One Earth’s “Species of the Week” series highlights the flagship species of each of the 844 unique ecoregions contained within Earth’s bioregions.
Deep in the mountainous rainforest of Cameroon and Nigeria, living amongst the bamboo thickets and vast Cross River is a species unknown to science until the early 20th century. The Cross River lowland gorilla is the most secluded of all the gorilla species, and with a population of only around 250-300 individuals, it is considered the world’s rarest great ape.
The genus Gorilla is divided into two species, the eastern and western gorilla. Eastern gorillas include the subspecies of the mountain gorilla and eastern lowland gorilla, or Grauer’s gorilla. Western gorillas include the subspecies of the western lowland gorilla and the Cross River lowland gorilla.
What separates the Cross River gorilla from its western lowland gorilla cousin is noticeably smaller stature, skulls, and tooth measurements. However, the Cross River gorilla males can still have a height of 175 cm (5 ft 9 in) and weigh up to 200 kg (440 lb). Females are slightly smaller, with a height of 140 cm (4 ft 7 in) and a weight of 100 kg (220 lb).

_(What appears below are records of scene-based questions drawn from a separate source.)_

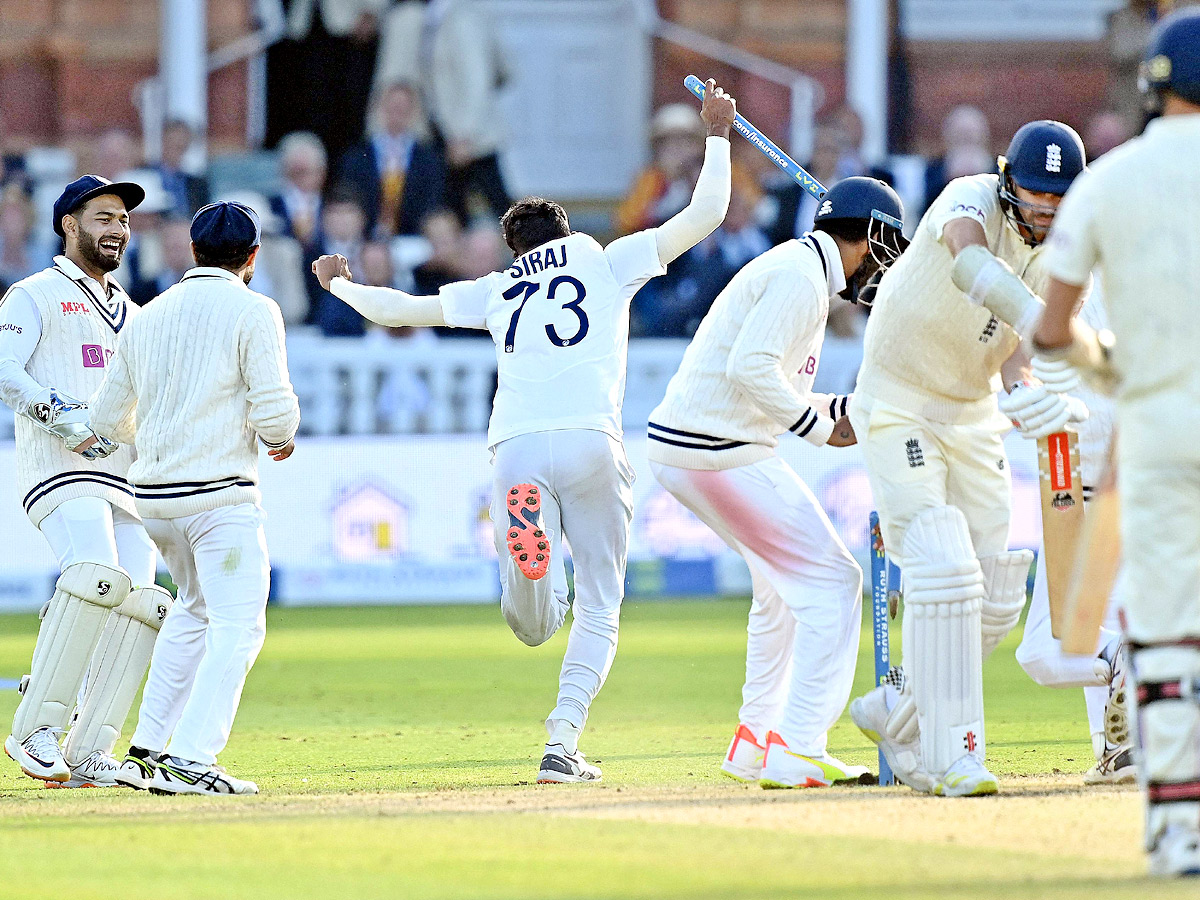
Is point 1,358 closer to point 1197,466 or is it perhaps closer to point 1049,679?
point 1049,679

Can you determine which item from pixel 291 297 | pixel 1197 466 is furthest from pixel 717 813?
pixel 291 297

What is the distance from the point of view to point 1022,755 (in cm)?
738

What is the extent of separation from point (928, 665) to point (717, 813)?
2.94 feet

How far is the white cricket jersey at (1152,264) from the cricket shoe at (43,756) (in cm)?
387

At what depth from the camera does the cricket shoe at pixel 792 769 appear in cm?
646

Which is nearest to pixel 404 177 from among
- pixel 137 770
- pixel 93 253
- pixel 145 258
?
pixel 145 258

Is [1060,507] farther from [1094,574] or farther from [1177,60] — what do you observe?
[1177,60]

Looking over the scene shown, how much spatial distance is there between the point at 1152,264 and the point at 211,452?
326 centimetres

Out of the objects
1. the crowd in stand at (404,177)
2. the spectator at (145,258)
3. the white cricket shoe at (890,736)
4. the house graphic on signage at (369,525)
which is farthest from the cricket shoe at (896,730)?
the spectator at (145,258)

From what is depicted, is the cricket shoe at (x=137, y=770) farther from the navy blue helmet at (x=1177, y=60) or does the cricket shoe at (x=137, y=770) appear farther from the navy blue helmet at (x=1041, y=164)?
the navy blue helmet at (x=1177, y=60)

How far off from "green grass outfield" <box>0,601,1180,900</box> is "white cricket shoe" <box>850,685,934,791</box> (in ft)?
0.29

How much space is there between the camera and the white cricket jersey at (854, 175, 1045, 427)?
6203 mm

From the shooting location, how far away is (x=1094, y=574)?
16.1ft

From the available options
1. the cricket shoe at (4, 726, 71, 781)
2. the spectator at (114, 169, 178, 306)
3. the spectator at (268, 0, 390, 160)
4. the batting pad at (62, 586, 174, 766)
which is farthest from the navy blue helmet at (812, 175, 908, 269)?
the spectator at (268, 0, 390, 160)
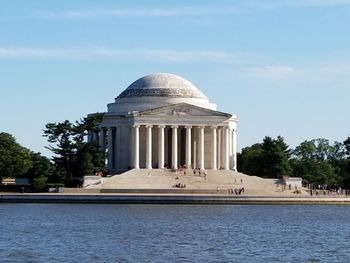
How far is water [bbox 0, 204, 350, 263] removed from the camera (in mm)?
56625

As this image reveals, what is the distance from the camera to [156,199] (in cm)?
11019

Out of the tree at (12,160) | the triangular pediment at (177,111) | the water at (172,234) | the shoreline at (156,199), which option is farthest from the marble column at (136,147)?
the water at (172,234)

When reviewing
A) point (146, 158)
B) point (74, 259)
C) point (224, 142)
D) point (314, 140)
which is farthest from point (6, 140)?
point (74, 259)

A distinct behavior of Cross River gorillas is how they nest. From April through November, Cross River gorillas are more likely to build their nests within a tree due to the wet season. In the dry season, from November on, they are more likely to build nests on the ground.
Their diet also is greatly influenced by the season. Cross River lowland gorillas prefer fruit, but as the dry season creates scarcity, they will eat vegetation, liana, and tree bark. Both sources of food play an essential role in the tropical forests in which they live.
When eating fruit, Cross River lowland gorillas help disperse seeds in their droppings throughout the forests. As their diet shifts to vegetation and bark, they help prune the rainforest and make room for those new seedlings to grow.
Groups of Cross River gorillas comprise one dominant male, several females, and their offspring. Little is known about their reproduction, but most biologists agree that the gestation period is similar to the other gorillas between 8.5 – 9 months. Females feed and take care of their young during the initial years of their life.
Research suggests that only 11 groups of Cross River gorillas are known to exist today. Due to habitat loss by human encroachment and the animal’s wariness of people, these gorillas are being driven even further into isolated areas.
This confinement puts the population at risk as they lose genetic diversity resulting in inbreeding and a high infant mortality rate. Estimates suggest that there are less than 200 mature Cross River gorillas with 50-100 adolescents.
The best way to protect Cross River lowland gorillas is to conserve their habitat. By safeguarding the current rainforest and replanting areas that have been degraded by deforestation, Cross River gorillas can be free to roam, breed, and perhaps one day lose their title of “world’s rarest great ape.”